*** EXERCISE INPUTS ***

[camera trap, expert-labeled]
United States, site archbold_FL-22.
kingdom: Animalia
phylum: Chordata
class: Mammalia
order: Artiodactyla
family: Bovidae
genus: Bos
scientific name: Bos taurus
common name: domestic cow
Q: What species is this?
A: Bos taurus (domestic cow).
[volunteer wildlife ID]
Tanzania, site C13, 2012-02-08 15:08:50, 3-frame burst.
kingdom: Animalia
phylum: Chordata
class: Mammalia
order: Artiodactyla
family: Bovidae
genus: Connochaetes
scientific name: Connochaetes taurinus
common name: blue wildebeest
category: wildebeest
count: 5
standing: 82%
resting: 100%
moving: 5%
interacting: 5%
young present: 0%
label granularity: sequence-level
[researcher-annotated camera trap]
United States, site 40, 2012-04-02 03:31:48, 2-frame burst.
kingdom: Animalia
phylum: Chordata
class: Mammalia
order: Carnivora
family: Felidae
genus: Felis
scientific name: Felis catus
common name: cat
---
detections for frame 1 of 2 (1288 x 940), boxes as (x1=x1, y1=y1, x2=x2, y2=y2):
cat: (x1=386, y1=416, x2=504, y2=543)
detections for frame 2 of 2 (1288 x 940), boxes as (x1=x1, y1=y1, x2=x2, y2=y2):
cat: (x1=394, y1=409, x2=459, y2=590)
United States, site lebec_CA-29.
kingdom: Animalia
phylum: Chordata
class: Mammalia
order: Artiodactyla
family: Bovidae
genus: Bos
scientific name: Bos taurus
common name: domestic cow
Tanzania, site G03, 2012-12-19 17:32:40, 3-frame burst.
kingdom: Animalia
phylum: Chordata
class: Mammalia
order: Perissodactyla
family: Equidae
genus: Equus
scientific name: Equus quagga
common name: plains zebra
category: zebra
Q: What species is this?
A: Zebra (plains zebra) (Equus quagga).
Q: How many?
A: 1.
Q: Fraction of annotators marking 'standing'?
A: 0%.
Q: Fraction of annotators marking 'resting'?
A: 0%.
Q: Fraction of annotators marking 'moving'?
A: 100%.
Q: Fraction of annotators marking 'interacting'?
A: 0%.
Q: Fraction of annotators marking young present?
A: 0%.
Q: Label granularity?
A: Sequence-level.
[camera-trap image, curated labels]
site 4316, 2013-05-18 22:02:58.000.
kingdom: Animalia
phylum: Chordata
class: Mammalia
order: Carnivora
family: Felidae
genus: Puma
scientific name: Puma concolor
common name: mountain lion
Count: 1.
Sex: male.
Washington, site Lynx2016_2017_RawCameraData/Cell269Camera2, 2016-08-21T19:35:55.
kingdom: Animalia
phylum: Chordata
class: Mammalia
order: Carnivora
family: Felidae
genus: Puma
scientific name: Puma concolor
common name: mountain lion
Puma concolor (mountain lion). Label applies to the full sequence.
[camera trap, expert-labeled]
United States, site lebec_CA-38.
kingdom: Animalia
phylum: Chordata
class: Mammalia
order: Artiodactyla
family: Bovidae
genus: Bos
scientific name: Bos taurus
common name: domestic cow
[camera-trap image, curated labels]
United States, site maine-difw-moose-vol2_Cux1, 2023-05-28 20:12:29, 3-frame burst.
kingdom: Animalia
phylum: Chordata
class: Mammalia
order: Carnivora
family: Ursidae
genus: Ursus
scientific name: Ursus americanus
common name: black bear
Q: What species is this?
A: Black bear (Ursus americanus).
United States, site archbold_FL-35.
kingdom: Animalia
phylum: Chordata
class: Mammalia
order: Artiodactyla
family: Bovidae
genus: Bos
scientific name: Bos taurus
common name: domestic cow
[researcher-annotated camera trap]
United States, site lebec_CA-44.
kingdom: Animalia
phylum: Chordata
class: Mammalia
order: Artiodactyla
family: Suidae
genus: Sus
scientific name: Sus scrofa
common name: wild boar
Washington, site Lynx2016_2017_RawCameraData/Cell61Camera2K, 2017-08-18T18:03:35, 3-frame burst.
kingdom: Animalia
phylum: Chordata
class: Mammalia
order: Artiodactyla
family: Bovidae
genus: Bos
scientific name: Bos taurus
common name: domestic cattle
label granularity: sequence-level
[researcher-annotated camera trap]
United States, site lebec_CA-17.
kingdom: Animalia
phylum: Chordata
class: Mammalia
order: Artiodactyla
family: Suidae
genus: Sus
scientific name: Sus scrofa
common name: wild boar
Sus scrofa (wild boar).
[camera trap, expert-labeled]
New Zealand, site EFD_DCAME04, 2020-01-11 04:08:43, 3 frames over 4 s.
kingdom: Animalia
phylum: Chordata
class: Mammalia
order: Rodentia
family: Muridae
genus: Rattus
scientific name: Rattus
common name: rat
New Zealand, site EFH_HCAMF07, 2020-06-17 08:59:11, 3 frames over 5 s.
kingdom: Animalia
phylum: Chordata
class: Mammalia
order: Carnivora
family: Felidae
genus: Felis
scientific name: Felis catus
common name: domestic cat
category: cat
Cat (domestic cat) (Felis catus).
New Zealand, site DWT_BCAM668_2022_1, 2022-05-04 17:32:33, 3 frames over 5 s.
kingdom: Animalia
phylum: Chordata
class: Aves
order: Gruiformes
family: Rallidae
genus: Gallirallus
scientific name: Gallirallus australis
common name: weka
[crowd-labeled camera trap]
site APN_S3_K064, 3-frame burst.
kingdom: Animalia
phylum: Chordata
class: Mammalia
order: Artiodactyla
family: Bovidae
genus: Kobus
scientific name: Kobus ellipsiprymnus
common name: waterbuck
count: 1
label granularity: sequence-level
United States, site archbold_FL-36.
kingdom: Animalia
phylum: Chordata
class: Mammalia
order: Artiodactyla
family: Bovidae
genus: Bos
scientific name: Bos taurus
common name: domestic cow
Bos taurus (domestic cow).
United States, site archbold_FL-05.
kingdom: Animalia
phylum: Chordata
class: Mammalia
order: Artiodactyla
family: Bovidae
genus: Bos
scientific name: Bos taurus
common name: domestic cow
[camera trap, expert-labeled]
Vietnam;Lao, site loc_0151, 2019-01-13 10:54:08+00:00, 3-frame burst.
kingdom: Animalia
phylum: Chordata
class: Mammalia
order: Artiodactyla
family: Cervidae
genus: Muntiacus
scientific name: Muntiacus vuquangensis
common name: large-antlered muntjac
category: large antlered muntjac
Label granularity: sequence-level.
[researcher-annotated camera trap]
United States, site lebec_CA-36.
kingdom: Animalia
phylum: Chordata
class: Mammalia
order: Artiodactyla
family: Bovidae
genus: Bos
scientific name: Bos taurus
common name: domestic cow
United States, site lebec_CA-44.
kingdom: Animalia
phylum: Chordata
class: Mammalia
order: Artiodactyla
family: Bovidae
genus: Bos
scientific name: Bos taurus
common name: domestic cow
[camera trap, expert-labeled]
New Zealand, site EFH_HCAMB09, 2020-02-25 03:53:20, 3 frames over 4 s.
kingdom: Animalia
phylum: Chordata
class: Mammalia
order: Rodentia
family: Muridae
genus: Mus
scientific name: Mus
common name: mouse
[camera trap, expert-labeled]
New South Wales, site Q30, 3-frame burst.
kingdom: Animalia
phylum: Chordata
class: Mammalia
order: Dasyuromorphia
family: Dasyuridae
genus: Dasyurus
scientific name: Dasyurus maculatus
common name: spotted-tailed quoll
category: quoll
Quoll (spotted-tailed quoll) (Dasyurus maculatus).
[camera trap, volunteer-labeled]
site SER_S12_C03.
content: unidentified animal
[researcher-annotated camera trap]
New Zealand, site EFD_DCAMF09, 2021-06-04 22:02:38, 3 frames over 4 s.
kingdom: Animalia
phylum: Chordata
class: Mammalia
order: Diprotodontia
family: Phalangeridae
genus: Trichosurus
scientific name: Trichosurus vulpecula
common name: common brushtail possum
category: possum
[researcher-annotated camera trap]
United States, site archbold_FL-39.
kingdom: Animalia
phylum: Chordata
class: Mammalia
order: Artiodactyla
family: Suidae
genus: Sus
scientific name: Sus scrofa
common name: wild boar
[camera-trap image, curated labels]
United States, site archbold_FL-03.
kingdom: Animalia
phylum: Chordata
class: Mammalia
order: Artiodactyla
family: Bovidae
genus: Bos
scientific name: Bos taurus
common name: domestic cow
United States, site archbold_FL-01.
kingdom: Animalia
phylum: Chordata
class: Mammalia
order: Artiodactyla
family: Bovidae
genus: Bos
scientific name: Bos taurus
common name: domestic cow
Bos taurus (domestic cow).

***

● PROBLEM
Taking the line containing "content: unidentified animal" as the first, please return it and every line after it through the end of the entries, exactly and only those.

● ANSWER SPACE
content: unidentified animal
[researcher-annotated camera trap]
New Zealand, site EFD_DCAMF09, 2021-06-04 22:02:38, 3 frames over 4 s.
kingdom: Animalia
phylum: Chordata
class: Mammalia
order: Diprotodontia
family: Phalangeridae
genus: Trichosurus
scientific name: Trichosurus vulpecula
common name: common brushtail possum
category: possum
[researcher-annotated camera trap]
United States, site archbold_FL-39.
kingdom: Animalia
phylum: Chordata
class: Mammalia
order: Artiodactyla
family: Suidae
genus: Sus
scientific name: Sus scrofa
common name: wild boar
[camera-trap image, curated labels]
United States, site archbold_FL-03.
kingdom: Animalia
phylum: Chordata
class: Mammalia
order: Artiodactyla
family: Bovidae
genus: Bos
scientific name: Bos taurus
common name: domestic cow
United States, site archbold_FL-01.
kingdom: Animalia
phylum: Chordata
class: Mammalia
order: Artiodactyla
family: Bovidae
genus: Bos
scientific name: Bos taurus
common name: domestic cow
Bos taurus (domestic cow).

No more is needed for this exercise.